**CHECK YOUR UNDERSTANDING**
A: Condense the paragraph of the Bombay Palace review that begins "The menu is expansive" into a short bulleted list that keeps its main facts.
B: Answer these questions from the Bombay Palace review:
(i) What is the main color of the dining room walls?
(ii) What did the server bring with the crispy lentil wafers?
(iii) Which dish did The Spouse end up ordering?
C: Summarize the Bombay Palace review in two sentences.

======== SOURCE TEXT

The Grub Spouse and I agree on most international cuisines, but unfortunately, we couldn't be more opposite when it comes to Indian food. It's one of my absolute favorites, while The Spouse tolerates it at best. So you can guess which of us was more enthusiastic about our recent visit to the new Bombay Palace Indian restaurant in Turkey Creek. Having a coupon in hand made the experience even more palatable for yours truly.
The single dining room was about half full on a weeknight, and we were promptly greeted and shown to a booth. The space itself exudes an aura of understated elegance with an appropriately minimal amount of cultural influence, namely in the predominantly dark-mustard-yellow wall color. The table presentations suggest an emphasis on finer dining, although I was a bit perplexed by the paper place mats located underneath the glass tabletops.
The menu is expansive and covers a number of traditional Indian-cuisine categories, including chats (savory snacks), soups, vegetarian dishes, tandoori (clay oven) specialties, seafood, chicken and lamb specialties, and biryanis (rice-based specialties). Among these, The Spouse and I took note of dishes like the lamb vindaloo (extra-hot, spicy lamb cooked in a sharp, tangy sauce), kalmi kabab (marinated and barbecued chicken on skewers) and the shrimp or scallop masala.
There are also several chef's specialties, most of which are iron-skillet-cooked karahai style. The Spouse almost ordered the chicken karahai, which is prepared in an Indian gravy with onions, tomatoes and bell pepper.
Our server started us off with a basket of crispy lentil wafers (papadum) with mango chutney and a spicy green dipping sauce. We also ordered the meat samosas from the appetizer menu. This pair of savory baked pastries offered up a delightfully unique array of flavors and textures, and even The Spouse thought the papadum and chutney was a winning combination.
The Spouse ordered the chicken biryani, a classic Mughlai dish, which was presented as a massive helping of rice with mildly spiced chunks of marinated chicken. I thought it was quite good, and we ate on it for days. I ordered the House Specialty combo dinner featuring chicken tandoori, lamb rogan josh, vegetable korma and the requisite naan (bread) and mulligatawny soup.

================
======== RECORDS SUPPLIED

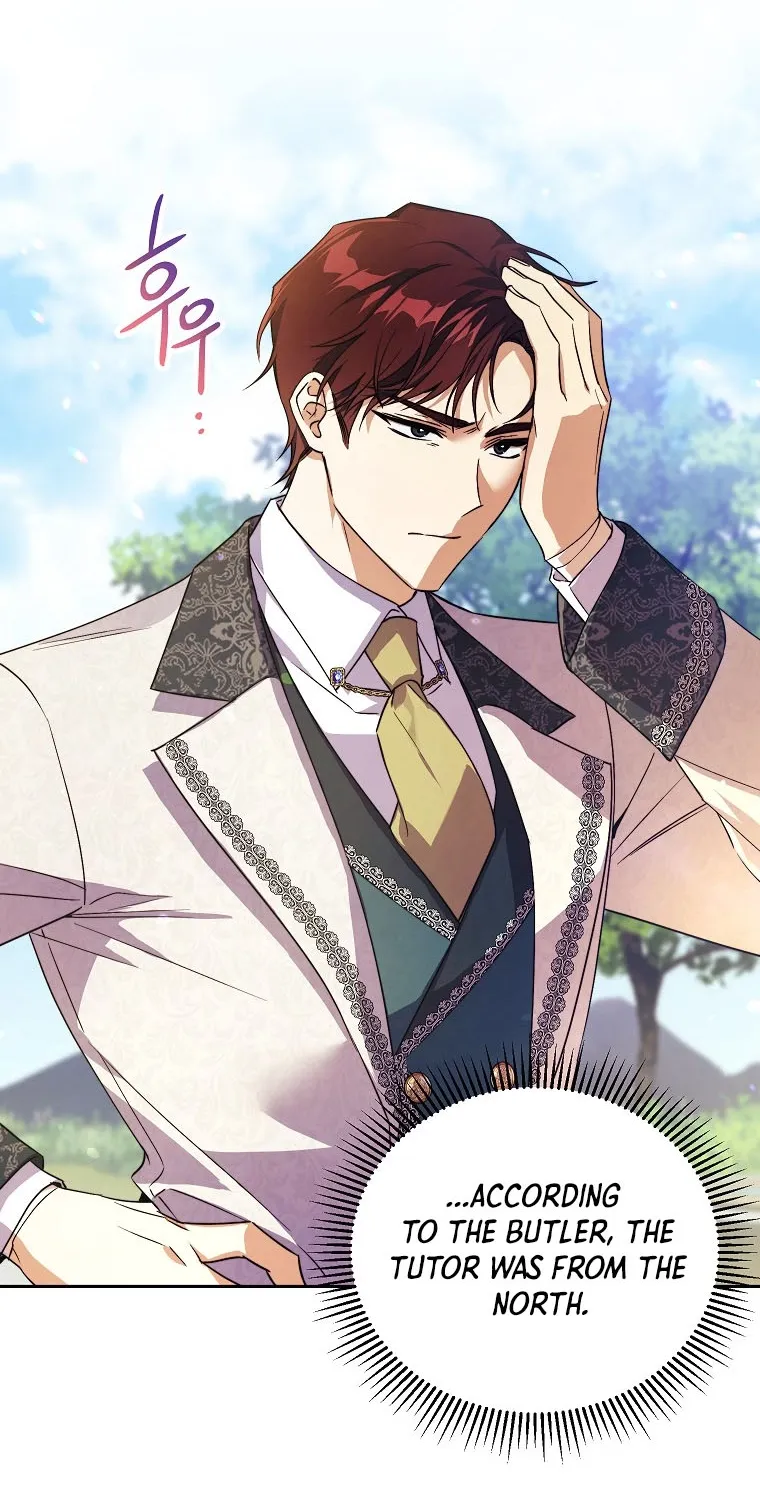 The Immoral Duke Needs to be Homeschooled Chapter 8 page 34 - 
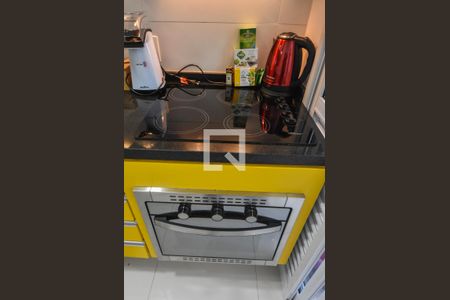 Apartamento à venda com 50m², 1 quarto e 1 vagaCozinha 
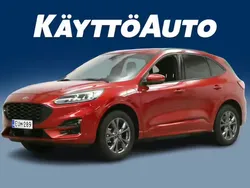 Lucid red Käytetty 2023 Ford Kuga ST-Line Katumaasturi | 34 990 € (Kallis)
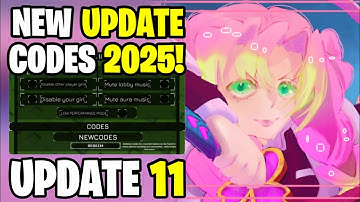 *NEW* ALL WORKING UPDATE 11 CODES FOR HUZZ RNG IN 2025! ROBLOX HUZZ RNG CODES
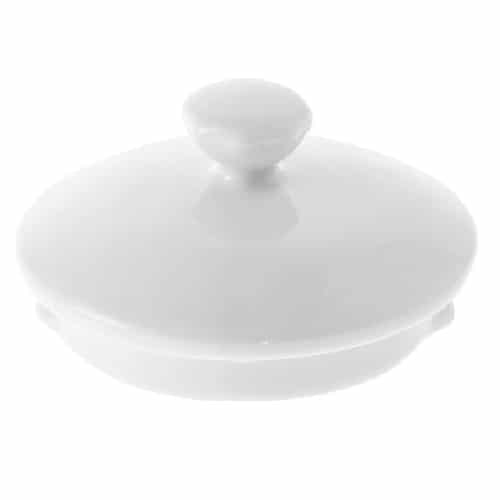 CRO-GTS-65-1048K.jpg PORCELAIN COFFEE POT COVER FOR 35CL GTSA - Image 1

================

**PER-TASK OUTPUTS**
A:
- The menu covers many traditional Indian categories: chats (savory snacks), soups, vegetarian dishes, tandoori (clay oven) specialties, seafood, chicken and lamb specialties, and biryanis (rice-based specialties).
- Dishes that caught the couple's attention: lamb vindaloo (extra-hot, spicy lamb in a sharp, tangy sauce), kalmi kabab (marinated, barbecued chicken on skewers), and shrimp or scallop masala.

B:
(i) A dark mustard yellow.
(ii) Mango chutney and a spicy green dipping sauce.
(iii) The chicken biryani.

C: The writer loves Indian food while The Spouse only tolerates it, and the two visited the new Bombay Palace in Turkey Creek, finding an understatedly elegant dining room and an expansive menu of traditional categories. They enjoyed papadum with chutney and meat samosas, then had the chicken biryani and the House Specialty combo dinner of chicken tandoori, lamb rogan josh, vegetable korma, naan and mulligatawny soup.